Friday, May 31, 2019

My story as a recovering food addict.

Hey fellow losers! I'm a 36 year old fat man working on becoming a 37 year old formerly fat man. I hope this doesn't come off as bragging, I just want to share my story in case there is another guy out there like me who could use some encouragement.

Last July 29th, I randomly stepped on the bathroom scale and saw it stop at a staggering 405. I'm a big guy. I've been a big guy my whole life. Size runs in the family on both sides. In my prime at about 20-21, I was 6'3, 260 pounds and measured 25% body fat in my college health class. All with admittedly no effort or exercise. I am naturally muscular. I wasn't ripped, but you could tell it was there. I was built like a linebacker, but I never played any sports. The coaches in both High School and College practically begged me to try out, but I never had the interest. Not bragging, just trying to paint a picture.

By the time I graduated college, I was just over 300 pounds. I kept putting on weight. 15+ years later and I was flirting with 400 lbs. My health was suffering. I couldn't breathe right, I couldn't sleep right. I was too big to comfortably or safely ride my motorcycle (a passion of mine since I was a kid). I always told myself: "at least your not as big as your dad". Then Dad started losing weight. I passed him up. For the first time, I couldn't say that. I made a decision that day, July 29, 2018, that I would fix this. I wouldn't just lose the weight, but I would get healthy. I would fix my body so that I could be a better husband to my wife and father to my three young sons (8, 8, and 10 if anyone is interested).

My problem: I'm a food addict. Junk food is my drug of choice. When I was angry or sad, I ate to feel better. When I was happy, I ate to celebrate. When I was bored, I ate to fill time. Some people turn to drugs or alcohol, I ate to get high.
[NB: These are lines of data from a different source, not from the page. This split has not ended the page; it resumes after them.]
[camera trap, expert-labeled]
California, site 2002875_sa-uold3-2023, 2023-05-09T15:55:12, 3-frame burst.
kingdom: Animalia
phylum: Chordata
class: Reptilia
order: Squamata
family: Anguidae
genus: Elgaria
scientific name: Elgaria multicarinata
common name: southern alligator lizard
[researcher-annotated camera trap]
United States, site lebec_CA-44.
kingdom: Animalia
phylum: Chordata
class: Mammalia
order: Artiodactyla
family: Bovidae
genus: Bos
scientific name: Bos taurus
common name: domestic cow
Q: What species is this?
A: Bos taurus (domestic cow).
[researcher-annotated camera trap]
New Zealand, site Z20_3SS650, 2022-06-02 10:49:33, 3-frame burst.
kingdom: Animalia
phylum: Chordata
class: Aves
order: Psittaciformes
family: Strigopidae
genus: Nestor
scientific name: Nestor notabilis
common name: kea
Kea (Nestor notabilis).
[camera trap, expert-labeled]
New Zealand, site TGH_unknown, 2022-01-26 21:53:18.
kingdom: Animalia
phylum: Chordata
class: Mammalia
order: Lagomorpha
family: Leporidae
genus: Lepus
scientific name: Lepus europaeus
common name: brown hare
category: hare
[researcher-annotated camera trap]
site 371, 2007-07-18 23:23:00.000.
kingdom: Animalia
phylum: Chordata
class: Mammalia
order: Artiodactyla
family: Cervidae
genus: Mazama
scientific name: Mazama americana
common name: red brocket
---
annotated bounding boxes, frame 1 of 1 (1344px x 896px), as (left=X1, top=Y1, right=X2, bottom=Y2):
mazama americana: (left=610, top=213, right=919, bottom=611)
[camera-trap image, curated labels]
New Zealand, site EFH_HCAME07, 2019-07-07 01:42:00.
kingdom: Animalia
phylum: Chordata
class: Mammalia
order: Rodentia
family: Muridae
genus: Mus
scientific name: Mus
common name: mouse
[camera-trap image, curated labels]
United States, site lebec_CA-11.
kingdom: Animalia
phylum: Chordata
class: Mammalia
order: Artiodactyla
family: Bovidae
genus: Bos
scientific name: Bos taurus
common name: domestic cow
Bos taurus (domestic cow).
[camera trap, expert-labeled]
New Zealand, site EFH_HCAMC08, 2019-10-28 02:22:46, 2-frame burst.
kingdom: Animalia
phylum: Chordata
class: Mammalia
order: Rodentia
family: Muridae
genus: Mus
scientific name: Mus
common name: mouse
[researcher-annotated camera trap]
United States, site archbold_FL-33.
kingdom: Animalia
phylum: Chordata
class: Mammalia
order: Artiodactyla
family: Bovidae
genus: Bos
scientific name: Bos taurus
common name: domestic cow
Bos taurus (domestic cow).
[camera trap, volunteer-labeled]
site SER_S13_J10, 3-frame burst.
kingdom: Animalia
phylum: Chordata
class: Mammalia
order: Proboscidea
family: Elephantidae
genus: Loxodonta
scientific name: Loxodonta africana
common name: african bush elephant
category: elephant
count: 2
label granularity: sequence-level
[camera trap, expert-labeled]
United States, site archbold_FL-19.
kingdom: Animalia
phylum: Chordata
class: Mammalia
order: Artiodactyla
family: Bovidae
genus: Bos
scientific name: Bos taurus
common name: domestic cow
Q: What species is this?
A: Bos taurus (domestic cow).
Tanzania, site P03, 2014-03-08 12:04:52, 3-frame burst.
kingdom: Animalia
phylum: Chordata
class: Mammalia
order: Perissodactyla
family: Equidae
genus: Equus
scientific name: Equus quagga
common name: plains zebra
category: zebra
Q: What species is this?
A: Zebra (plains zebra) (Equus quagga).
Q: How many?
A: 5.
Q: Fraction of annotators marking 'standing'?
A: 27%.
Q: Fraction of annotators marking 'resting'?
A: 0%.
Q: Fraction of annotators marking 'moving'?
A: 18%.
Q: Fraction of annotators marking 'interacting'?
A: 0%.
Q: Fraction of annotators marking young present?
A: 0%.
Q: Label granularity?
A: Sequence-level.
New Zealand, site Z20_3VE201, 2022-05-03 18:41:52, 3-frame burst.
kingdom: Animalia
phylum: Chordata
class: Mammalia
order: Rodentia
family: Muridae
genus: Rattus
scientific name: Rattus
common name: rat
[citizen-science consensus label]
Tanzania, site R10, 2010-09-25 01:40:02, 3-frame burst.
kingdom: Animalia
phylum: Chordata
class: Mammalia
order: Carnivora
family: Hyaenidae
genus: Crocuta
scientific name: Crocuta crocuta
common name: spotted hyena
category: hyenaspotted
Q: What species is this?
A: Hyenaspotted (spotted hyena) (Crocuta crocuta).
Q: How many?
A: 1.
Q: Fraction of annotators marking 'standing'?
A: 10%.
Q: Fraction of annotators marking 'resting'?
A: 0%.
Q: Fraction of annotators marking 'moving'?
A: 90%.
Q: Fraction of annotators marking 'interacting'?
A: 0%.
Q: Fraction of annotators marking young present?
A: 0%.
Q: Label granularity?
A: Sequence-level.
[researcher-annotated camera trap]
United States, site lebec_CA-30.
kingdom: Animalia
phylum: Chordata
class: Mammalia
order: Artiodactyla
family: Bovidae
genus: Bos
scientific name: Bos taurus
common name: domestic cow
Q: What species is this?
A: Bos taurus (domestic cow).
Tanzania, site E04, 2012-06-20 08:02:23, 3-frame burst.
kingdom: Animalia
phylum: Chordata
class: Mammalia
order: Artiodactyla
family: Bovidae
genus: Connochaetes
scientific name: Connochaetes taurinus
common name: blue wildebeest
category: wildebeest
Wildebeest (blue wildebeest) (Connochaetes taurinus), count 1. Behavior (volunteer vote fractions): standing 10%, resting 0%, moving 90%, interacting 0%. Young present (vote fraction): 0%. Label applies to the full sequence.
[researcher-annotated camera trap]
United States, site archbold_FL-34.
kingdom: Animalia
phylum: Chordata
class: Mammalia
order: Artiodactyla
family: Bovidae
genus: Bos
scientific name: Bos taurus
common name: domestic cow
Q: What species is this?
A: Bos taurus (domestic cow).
Like just about any other physical high, it is fleeting and takes more and more to get the same high. I was slowly eating myself to death. My go to was Flamin' Hot Cheetos. I would eat an entire full-size bag in one sitting. Sometimes multiple times a day.

This morning, I got on the scale at 308 pounds. I've dropped 97 pounds in 10 months. It is the lowest my weight has been in 15 years. I feel healthier than ever. I have more energy to spend time with my boys and more energy to spend time with my wife (nudge nudge, wink wink). I can honestly say that I have never felt better in my adult life.

It has not been easy. There is no magic secret to my weight loss. It is a simple math problem: calories in has to be less than calories out. How you manage that math problem is up to you. Keto, low-carb, fasting, whatever you do what works for you. For me it has been just keeping a food diary on the MyFitnessPal app, but it works. By simply watching the amounts of food I eat and making more healthy choices than unhealthy ones, I have averaged roughly 2 pounds lost per week for 10 months. I haven't had a sugary soda since last July. I eat more veggies. I don't really try to exercise or work out, per se, but I am much more active than before. I average about 7000 steps per day according to my smart watch. When i get bored and think I want a snack, I play with the boys or I work on hobby projects in my garage.

Over the past 10 months, I have completely changed my relationship with food. I have changed my diet, yes, but I have had to redefine what food is for me and why I needed to eat so much to begin with. By staying busy and picking up some new hobbies, I have been able to curb the bored snacking. Figuring out other ways to deal with the emotions that drove me to seek comfort at the bottom of a bag of Cheetos was the hard part and everyone has to find their own way to do that.

I am not focused on losing weight as much as I am gaining health. I have come to terms with my body and I know how I am built. I will never be skinny. I'm not sure it is genetically possible for me. My dad is over 6 feet tall and about 370 pounds now. All of my uncles are tall and stocky. Both of my grandfathers were over 6 feet tall and over 240 when they passed on. I may not ever be skinny, but I can be healthy. I don't have a goal weight. I'd like to get back to my 260 pound college build, but if I can, I'll keep going.

For you other food addicts and fat people out there trying to become former fat people. Keep at it. You can do it. It is simple but it is not easy. Find what works for you and stick with it. Focus more on your health than your weight. Don't beat yourself up for missing a goal. Make an unhealthy choice every once in a while, just make more healthy choices than not. Don't give up. Thanks for reading this, I hope it helps someone.